Wines of Portugal holds a special place in my heart. Their Portuguese wine tasting was actually the first event I went to as a representative of Simple Hedonisms. I was so nervous to be wine tasting in a more official capacity but I quickly fell into step and felt so comfortable asking questions about the wines I was trying. As a Portuguese speaker, I also relished the opportunity to practice speaking although I stumbled a bit trying to describe certain flavors in my limited Portuguese vocabulary.
Since the event, I've continued to see Portuguese wines all over the place and they are quickly taking up space in my wine collection. If you're a white drinker, be sure to try an Alvarinho or Loureiro. For reds, I would recommend a Touriga Nacional. Portuguese varietals aren't always easy to find so I recommend trying a few while you have the chance!
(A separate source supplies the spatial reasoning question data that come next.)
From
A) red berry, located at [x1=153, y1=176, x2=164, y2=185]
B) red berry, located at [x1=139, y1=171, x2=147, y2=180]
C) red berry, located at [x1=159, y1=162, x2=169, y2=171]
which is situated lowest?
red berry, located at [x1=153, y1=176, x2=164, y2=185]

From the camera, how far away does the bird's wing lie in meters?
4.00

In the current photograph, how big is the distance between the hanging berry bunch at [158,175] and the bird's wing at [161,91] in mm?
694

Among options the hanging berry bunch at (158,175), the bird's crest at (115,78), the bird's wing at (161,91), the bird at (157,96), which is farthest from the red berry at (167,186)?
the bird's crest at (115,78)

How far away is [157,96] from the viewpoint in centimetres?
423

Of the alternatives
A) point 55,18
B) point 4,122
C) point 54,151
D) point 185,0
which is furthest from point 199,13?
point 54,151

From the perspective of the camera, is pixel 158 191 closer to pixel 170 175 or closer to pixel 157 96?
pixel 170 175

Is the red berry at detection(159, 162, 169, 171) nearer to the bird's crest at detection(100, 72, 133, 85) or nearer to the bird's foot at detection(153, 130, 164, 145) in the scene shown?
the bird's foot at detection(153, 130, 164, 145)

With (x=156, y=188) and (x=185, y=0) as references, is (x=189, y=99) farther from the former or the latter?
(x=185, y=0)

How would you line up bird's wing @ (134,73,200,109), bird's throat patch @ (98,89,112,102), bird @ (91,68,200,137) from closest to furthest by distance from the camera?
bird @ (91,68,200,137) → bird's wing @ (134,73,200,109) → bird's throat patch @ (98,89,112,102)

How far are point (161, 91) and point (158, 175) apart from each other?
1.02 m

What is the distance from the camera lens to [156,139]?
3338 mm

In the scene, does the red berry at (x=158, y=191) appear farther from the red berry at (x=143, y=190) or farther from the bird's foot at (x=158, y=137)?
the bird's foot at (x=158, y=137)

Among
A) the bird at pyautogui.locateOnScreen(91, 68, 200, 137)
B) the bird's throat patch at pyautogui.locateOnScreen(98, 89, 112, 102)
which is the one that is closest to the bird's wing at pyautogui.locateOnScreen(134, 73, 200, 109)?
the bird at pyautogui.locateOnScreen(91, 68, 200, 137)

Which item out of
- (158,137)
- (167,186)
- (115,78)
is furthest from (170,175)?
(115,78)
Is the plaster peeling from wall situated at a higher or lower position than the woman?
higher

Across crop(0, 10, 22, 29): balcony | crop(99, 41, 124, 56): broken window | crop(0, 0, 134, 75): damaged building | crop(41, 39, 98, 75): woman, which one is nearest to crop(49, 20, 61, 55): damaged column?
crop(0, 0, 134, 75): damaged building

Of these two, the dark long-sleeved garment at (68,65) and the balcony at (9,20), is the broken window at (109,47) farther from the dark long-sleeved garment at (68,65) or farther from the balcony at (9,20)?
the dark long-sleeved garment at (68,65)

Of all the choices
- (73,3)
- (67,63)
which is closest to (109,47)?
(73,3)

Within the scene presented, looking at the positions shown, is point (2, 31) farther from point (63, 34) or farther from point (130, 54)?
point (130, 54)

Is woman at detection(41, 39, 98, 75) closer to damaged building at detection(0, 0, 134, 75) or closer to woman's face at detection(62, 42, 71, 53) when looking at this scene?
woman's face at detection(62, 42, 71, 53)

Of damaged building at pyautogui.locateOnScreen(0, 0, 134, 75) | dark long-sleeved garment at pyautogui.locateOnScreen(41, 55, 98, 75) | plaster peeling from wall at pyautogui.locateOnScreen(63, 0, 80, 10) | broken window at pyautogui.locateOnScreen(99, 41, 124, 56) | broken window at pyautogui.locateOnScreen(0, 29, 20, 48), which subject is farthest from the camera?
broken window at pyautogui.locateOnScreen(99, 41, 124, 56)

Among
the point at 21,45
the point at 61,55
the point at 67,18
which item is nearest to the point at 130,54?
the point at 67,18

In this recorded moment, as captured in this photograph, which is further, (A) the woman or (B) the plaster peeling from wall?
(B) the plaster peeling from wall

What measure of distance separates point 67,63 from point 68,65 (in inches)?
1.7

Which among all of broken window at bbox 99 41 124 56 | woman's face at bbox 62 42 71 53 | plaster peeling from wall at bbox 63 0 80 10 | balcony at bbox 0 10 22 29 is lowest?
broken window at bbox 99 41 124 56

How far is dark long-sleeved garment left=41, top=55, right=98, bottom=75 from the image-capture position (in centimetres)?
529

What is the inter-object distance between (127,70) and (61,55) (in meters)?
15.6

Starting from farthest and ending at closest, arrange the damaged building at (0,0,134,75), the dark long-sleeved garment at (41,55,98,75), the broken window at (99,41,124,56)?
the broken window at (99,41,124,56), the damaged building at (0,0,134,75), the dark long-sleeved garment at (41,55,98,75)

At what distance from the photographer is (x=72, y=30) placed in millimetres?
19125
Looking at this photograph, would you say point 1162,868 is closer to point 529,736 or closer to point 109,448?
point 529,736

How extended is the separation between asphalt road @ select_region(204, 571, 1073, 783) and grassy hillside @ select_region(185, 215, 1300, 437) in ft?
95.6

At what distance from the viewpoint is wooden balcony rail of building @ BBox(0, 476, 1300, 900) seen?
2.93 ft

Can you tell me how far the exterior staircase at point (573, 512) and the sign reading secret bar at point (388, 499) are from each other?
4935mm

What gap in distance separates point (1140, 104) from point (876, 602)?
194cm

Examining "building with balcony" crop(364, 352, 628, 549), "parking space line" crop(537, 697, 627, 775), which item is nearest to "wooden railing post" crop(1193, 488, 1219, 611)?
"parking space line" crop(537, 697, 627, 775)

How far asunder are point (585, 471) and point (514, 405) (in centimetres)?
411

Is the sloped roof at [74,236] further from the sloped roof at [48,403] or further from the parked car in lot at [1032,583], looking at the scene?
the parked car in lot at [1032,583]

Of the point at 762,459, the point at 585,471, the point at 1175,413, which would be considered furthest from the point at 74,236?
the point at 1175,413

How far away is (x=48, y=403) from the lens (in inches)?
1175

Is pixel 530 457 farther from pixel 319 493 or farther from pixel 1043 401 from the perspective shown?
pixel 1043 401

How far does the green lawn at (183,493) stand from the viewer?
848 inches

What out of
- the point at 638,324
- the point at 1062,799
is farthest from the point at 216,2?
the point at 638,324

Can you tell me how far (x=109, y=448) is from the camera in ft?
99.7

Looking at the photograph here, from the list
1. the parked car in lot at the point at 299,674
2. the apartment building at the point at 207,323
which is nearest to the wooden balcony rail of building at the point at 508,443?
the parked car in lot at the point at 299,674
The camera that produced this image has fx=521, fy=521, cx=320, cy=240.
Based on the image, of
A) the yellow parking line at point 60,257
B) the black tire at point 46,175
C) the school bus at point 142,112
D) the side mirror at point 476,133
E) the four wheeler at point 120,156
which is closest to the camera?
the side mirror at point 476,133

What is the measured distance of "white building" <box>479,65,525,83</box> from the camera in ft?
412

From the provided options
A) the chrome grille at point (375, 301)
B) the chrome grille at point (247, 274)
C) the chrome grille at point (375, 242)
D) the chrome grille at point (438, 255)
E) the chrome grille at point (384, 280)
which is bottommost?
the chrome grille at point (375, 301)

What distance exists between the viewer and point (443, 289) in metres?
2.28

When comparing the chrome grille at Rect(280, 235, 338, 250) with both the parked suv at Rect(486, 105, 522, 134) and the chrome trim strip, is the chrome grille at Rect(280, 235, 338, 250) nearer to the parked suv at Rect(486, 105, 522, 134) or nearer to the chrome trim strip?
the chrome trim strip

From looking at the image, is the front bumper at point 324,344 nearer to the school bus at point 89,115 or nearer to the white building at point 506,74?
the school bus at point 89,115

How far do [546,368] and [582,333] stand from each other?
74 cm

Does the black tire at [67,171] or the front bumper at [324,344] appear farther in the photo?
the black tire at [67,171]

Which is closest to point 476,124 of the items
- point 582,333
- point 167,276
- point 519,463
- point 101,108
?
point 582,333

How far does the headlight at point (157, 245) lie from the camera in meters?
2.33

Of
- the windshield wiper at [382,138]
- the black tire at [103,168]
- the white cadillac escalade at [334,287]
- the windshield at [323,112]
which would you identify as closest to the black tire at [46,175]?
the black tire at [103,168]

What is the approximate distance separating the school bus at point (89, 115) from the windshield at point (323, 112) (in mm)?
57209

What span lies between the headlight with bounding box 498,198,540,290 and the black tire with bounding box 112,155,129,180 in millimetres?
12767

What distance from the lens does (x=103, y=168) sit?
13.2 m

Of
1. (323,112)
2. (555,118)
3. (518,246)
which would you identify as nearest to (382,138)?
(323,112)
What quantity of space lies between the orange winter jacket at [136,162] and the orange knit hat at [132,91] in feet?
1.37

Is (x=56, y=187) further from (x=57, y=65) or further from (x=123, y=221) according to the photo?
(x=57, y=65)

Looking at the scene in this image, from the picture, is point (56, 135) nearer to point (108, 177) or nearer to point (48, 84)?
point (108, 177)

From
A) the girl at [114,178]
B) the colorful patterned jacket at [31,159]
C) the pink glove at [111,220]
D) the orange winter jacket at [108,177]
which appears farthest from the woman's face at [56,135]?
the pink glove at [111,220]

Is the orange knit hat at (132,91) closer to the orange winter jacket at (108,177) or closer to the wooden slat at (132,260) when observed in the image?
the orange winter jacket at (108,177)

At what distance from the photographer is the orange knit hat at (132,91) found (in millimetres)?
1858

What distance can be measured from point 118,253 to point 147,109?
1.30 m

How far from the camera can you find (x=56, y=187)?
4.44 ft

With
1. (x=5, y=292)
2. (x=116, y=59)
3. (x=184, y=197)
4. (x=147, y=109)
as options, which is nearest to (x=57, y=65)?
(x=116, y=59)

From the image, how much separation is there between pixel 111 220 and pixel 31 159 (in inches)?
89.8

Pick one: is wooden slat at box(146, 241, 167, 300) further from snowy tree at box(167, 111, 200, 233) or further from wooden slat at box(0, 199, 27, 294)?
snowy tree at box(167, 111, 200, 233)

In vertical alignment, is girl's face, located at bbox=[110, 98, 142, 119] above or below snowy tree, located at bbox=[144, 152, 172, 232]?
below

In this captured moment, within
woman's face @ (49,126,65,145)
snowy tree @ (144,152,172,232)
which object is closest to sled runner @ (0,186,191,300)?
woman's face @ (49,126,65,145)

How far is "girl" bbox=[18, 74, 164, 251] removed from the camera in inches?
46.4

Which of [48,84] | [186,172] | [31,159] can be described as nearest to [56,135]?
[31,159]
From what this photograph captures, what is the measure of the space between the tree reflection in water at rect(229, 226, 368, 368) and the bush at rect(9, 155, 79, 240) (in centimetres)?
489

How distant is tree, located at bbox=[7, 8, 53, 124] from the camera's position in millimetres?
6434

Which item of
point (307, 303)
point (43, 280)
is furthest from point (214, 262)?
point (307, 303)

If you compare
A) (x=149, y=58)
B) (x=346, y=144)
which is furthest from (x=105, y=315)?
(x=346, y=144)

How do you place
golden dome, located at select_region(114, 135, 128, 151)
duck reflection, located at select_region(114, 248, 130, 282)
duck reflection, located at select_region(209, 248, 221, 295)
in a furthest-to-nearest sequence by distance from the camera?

These winemakers (or distributors in the case of Wines of Portugal) are only a small selection of who will be at Wine Lands this year. The full list of wineries can be found on the Outside Lands website in addition to band schedules and other food vendors. All of these winemakers also represent something I often seek out at different wine tastings – unique varietals and flavors that aren't commonly found. After writing this article, I am even more excited that these producers will be at such a mainstream event and I know I will be dragging my friends to Wine Lands so they can try all of the amazing, unique wines I've written about here. I'm also looking forward to trying the offerings from the wine makers I'm less familiar with – does anyone have any recommendations for me?